═══ Data shown

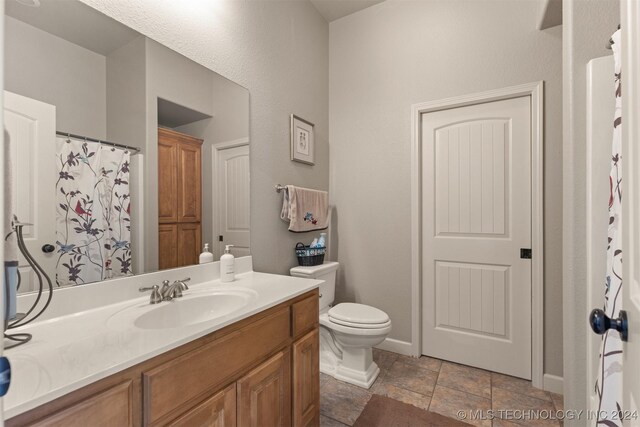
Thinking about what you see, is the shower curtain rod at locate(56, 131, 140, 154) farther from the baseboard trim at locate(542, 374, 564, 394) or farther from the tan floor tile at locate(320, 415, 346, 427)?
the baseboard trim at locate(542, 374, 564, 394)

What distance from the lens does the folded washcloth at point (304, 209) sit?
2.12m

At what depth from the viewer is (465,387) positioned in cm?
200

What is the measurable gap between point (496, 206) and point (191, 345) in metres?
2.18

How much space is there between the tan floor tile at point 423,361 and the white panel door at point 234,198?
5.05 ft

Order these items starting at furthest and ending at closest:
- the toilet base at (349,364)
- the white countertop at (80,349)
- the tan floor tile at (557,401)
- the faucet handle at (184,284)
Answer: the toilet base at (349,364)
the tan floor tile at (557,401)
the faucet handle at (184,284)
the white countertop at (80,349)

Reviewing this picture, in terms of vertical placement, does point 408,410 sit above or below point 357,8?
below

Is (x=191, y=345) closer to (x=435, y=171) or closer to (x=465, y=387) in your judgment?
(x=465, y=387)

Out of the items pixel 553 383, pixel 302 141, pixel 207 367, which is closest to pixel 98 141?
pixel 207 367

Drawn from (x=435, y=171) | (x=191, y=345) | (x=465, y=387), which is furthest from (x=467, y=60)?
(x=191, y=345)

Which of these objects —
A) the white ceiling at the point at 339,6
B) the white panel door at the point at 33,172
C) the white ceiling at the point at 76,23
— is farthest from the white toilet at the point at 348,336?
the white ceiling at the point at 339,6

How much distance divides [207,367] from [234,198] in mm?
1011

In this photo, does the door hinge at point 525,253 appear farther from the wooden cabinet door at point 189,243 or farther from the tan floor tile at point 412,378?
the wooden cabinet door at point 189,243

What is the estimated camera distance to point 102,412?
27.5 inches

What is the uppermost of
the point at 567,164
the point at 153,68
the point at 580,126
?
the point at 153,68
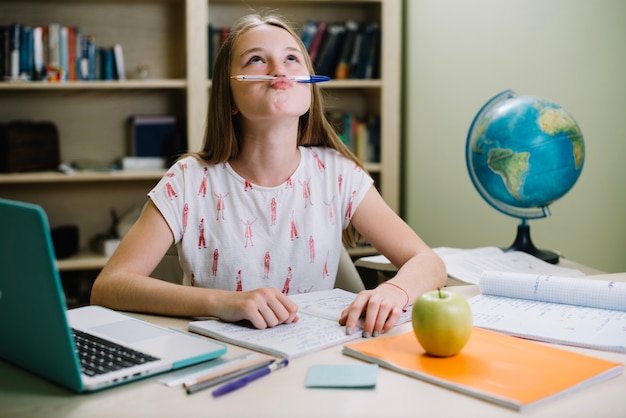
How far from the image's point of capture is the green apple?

══════
═══ Data shown

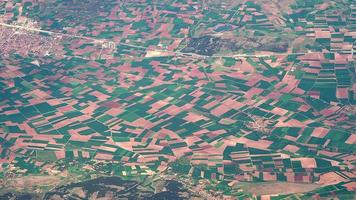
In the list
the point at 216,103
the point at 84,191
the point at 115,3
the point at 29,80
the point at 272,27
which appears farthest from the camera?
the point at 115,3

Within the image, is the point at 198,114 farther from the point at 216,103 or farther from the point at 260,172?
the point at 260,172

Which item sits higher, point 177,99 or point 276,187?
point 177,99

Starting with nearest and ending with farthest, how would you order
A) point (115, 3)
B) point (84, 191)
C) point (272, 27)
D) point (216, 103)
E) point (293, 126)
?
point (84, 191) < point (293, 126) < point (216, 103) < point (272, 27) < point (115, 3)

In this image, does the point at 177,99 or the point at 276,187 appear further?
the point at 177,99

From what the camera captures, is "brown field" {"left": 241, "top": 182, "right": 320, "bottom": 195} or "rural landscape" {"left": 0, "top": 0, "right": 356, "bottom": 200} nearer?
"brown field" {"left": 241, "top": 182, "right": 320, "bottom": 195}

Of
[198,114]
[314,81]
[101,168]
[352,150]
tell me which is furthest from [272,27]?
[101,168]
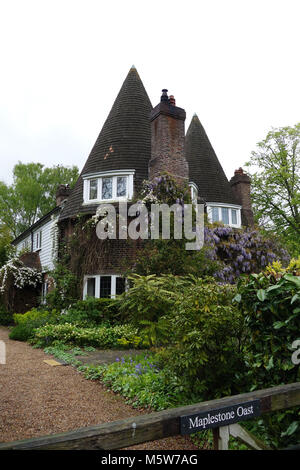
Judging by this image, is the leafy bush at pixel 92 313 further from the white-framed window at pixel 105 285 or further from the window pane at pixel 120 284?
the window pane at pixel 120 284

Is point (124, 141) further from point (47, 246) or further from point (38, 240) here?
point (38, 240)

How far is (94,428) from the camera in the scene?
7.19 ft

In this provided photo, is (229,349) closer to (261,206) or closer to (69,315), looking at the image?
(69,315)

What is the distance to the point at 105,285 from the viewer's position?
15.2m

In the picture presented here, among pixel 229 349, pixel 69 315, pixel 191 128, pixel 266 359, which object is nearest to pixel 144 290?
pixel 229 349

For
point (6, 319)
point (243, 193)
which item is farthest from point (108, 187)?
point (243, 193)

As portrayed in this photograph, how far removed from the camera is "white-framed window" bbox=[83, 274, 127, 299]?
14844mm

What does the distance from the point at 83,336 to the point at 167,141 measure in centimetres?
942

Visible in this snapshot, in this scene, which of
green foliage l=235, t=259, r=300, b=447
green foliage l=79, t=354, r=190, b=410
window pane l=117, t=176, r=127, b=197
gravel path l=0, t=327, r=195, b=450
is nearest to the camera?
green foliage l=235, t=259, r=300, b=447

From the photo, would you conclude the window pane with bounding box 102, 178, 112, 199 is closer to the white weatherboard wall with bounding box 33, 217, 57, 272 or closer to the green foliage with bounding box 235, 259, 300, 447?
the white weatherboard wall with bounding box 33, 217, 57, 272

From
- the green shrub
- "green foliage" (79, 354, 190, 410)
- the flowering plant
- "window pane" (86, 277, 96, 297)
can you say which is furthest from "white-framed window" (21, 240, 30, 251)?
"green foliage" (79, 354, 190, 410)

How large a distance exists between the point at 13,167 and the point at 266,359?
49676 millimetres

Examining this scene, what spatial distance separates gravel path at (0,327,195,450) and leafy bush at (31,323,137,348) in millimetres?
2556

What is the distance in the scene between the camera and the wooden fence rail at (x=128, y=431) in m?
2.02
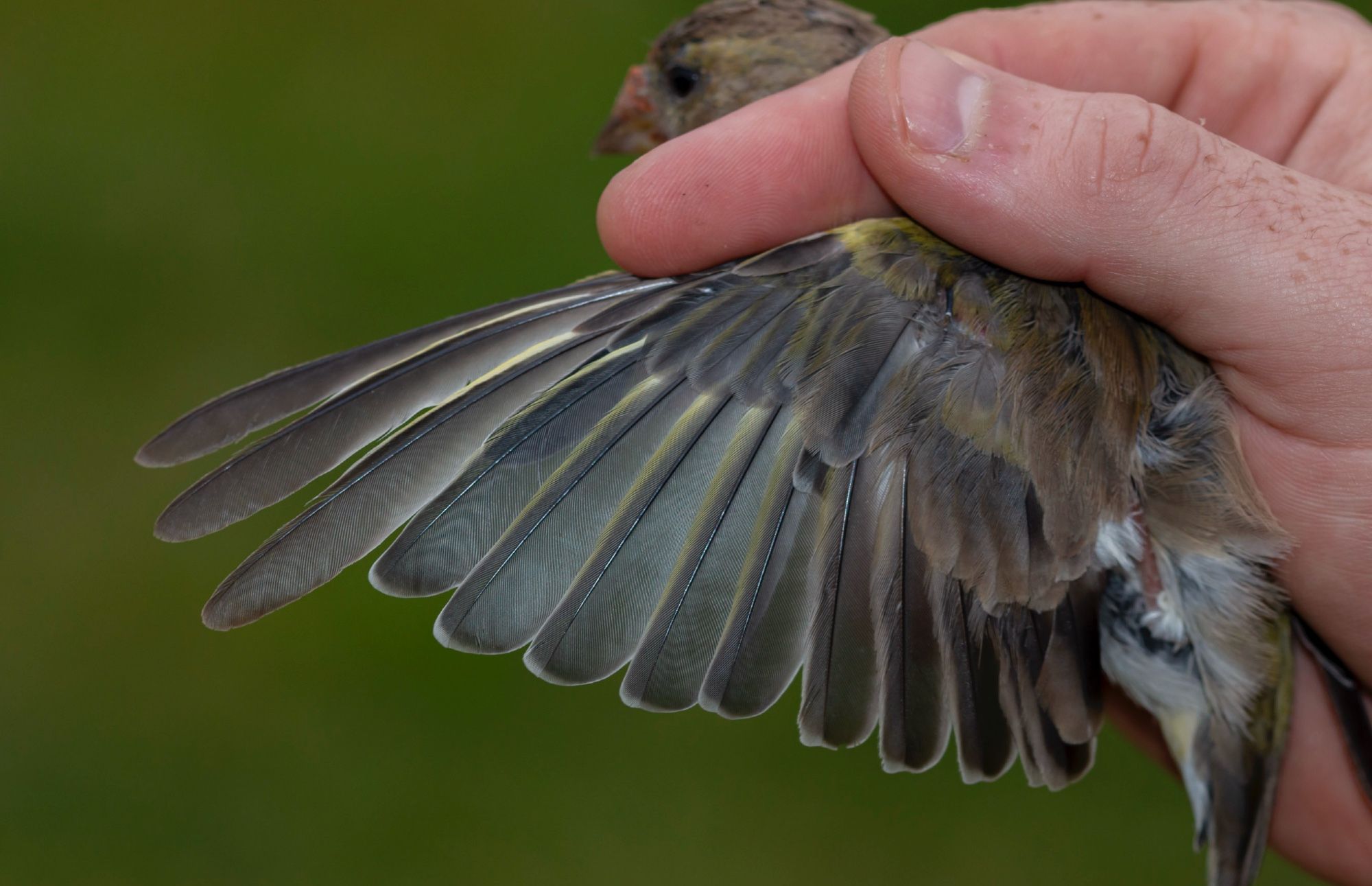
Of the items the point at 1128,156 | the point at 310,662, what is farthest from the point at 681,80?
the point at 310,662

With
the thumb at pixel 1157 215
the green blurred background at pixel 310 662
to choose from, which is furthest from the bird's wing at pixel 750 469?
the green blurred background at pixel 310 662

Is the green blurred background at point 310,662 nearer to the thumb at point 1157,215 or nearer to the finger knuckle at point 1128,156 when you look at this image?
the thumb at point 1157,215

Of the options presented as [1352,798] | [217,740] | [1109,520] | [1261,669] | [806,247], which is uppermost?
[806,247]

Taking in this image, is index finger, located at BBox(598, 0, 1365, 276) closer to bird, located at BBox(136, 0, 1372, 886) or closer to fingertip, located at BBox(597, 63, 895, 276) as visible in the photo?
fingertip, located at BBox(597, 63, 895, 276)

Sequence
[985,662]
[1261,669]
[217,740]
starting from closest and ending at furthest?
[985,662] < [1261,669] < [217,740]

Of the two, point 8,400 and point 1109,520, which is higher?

══════

* **Aim**:
Pull out every line in the rows above that contains the word "much".

* **Full answer**:
How much space is there between the tan floor tile at point 423,361 and the white panel door at point 234,198?
How much distance divides [207,367] from [234,198] in mm?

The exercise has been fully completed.